Alittle back tracking, When I was about 2 my Step-Dad's Dad took me out of my front yard to go to the store. He didn't tell anyone, so when my mom saw I was gone she thought I was kidnapped. Cops, Dogs, the whole works were called in to find me. When we got back a few hours later, the cops and Grandma procedded to yell and scold Grandpa. Speaking of Grandpa, Him and Grandma raised Nathan and there other grandson Brian (Brian's Dad died when he was little, drug overdoes/Heart Attack, and then his mom (Their daughter) died a year later from same thing basically). When I was about 10, a white van would follow me as I walked home from school or to school. Then one day the driver of the van decided to stop and make a grab for me, I ran and passed a group of gang members, would stopped me and asked me why I was screaming and running. I told them and lets just say, Street Justice was severed. You don't mess with the kids in a gangs neighborhood, escepically when that kid happeneds to be like a daughter to the leader. Heh. I owe them, lets call them the "Blues", alot for my safety during my childhood, but at the same time, because of them I witnessed many drive by shootings and even had to duck and cover in my yard from them. I remember a group of us kids following a blood trail the day after to see a dead body.

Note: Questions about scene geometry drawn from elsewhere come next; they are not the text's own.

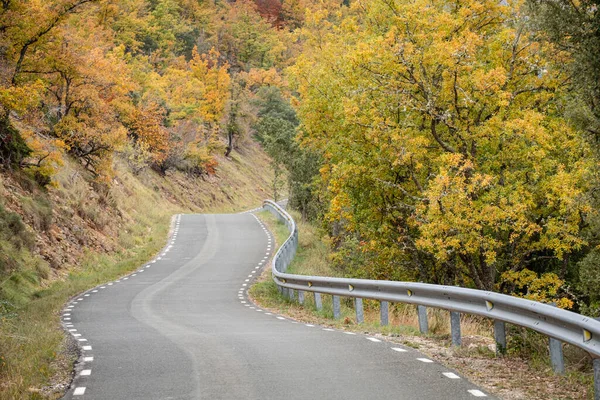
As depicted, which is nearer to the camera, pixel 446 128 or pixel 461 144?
pixel 461 144

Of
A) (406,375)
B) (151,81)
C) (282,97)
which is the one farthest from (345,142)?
(282,97)

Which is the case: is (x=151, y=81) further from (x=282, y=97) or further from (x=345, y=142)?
(x=345, y=142)

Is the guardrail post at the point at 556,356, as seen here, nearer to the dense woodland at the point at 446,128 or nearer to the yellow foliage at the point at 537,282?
the dense woodland at the point at 446,128

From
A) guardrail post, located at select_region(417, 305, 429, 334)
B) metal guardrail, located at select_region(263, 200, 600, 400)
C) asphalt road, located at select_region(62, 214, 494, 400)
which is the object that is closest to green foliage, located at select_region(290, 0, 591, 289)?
metal guardrail, located at select_region(263, 200, 600, 400)

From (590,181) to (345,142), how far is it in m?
8.03

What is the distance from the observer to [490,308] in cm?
947

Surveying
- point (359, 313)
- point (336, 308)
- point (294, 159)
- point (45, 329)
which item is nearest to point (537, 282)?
point (336, 308)

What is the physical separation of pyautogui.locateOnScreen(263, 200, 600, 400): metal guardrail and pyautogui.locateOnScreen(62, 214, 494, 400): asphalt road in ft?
3.48

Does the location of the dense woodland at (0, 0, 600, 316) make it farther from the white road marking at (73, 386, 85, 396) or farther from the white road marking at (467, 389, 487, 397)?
the white road marking at (73, 386, 85, 396)

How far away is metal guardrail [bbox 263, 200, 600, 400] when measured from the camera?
706cm

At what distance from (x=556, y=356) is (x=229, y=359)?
3.88m

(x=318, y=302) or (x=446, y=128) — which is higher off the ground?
(x=446, y=128)

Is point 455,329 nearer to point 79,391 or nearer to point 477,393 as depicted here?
point 477,393

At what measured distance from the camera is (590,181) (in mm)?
15266
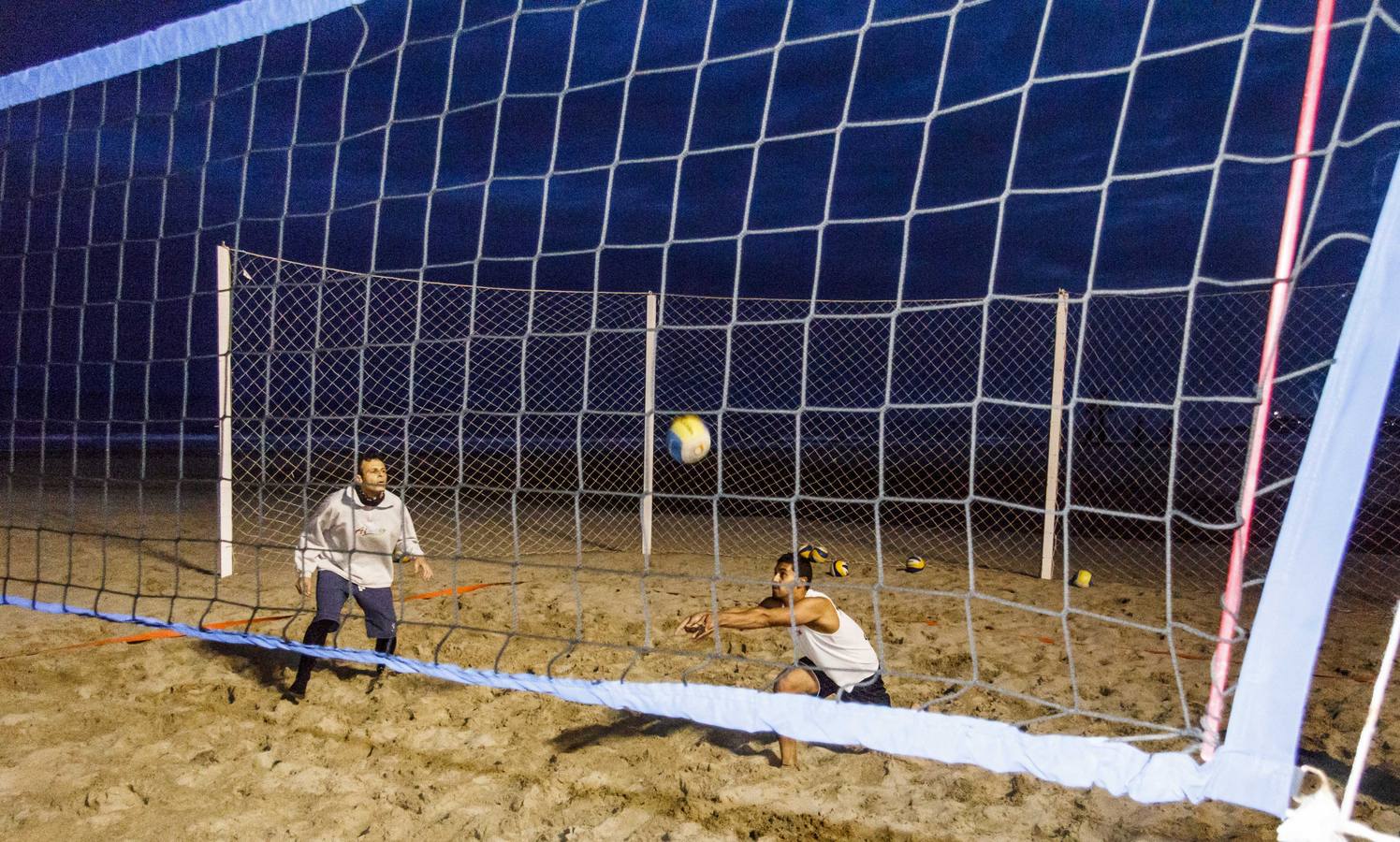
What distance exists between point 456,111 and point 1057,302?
4.68 metres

Mom and Dad had their problems, dad was always in trouble and mom was sick of it. They both are guilty of cheating on each other and hurting each other. Mom even had her much younger boyfriend live with us while Dad went off and lived with some chick who was his dealer. Around this time I had met and befriended a younger boy in my neighborhood, who became a brother to me. My mom actually took him in for about a year while his mom was in jail. lol. To this day, Danny, is my brother and always remains as so.
For a control freak, my mother didn't control me til I was in my Teens. I was home schooled basically and had no friends, I escaped into a world online. I graduated from HS and joined the Army. Finally I escape my mother. LOL. I suffered what was called Post Termactic Stress Disorder and was discharged with PTSD and Depression, Also I had treated to hurt myself. I returned home and forgot my dream (I always wanted to be in the military....). I am proud to say that while I was in the Army, I was top of my class. I was a sniper shot and overall an amazing solider. When I got home, I went and started working at Taco Bell, This is where my life really became MY LIFE.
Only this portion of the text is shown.